> **Task statement**
Among the entries that follow, count the lines that contain the word "real" and say how many there are, writing nothing else.

> **Dataset records**
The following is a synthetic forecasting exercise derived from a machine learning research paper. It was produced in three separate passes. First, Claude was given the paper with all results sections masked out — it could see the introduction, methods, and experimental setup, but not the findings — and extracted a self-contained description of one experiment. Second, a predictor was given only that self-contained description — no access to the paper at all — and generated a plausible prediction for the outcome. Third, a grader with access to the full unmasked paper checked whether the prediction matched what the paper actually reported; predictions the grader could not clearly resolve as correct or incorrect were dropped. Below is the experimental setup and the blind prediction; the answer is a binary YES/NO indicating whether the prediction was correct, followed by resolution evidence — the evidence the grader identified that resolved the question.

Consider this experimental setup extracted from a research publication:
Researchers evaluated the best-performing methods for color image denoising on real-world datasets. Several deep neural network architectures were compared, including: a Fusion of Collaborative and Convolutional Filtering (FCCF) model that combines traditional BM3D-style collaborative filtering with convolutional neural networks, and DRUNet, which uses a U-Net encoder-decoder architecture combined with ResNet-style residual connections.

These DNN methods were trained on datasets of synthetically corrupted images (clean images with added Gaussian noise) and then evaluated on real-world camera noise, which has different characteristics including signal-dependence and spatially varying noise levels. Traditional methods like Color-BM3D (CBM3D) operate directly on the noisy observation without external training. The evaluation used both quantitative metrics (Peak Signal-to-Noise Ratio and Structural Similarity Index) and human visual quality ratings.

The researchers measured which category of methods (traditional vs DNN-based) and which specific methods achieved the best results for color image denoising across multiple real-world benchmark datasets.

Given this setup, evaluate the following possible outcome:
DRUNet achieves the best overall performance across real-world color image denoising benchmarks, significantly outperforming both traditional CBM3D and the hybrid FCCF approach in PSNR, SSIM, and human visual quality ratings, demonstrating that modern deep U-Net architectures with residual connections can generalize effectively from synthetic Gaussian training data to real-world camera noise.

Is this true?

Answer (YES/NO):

> **Exercise answer**
4